Warwick Gets a Few More Wires
teamhasnoi writes "CNN reports that a British university professor has been fitted with cyborg technology. (100 wires embedded in his wrist) This apparently enables his nervous system to be linked to a computer, encoding movements like wiggling fingers and feelings like shock and pain, and recorded for the first time. Is this the end of VCR+? Or the beginning of an (unholy) marriage of man and machine?" Warwick has been doing this for five years now.
Warwick also hopes to wire himself up to a ultrasonic sensor, used by robots to navigate around objects, to give himself a bat-like sixth sense.
Hmm.. I've heard that when somebody loses one sense (sight, hearing, etc) the other senses grow stronger to compensate. So the obvious question is: Would this work the other way around? If you add a 'sixth sense' would the strength of your five basic senses be diminished? Would they become 'lazy'?

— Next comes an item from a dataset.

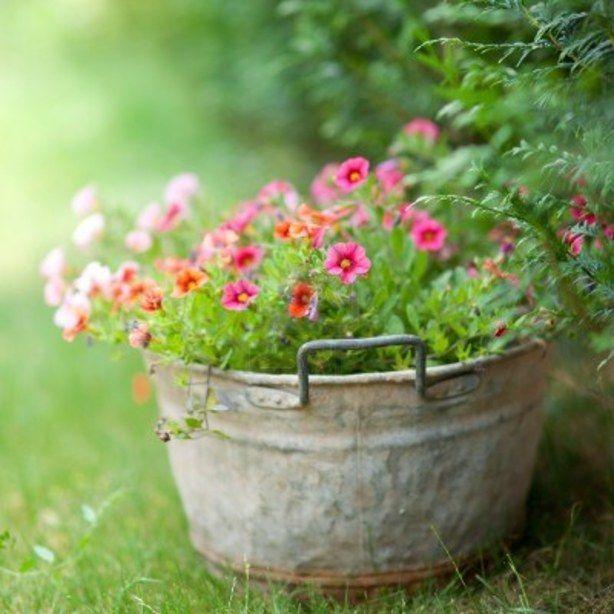 Een oude zinken teil met mooie roze bloemen...een prachtige combinatie !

air and light and time and space
If we can decode the human nervous system, that would be a huge step. I'm not sure if it's a good one or bad one, but a step.
However, I don't know how successful we will be at integrating computers and the body. As far as I understand it, the nervous system while based on electrochemical energy circuits, is not a binary system. Each nuron has many possible states, not just on/off. These various neuron states cause different neurotransmitters to be released at synnapses (where they connect) and somehow a super-complex net of this leads to consciousness. Hopefully this research will eventually shed some light on that "somehow".
In the mean time, the most succeess will probably come from just letting the human body adapt to computerized input, like that optical sonar implant they did a while back.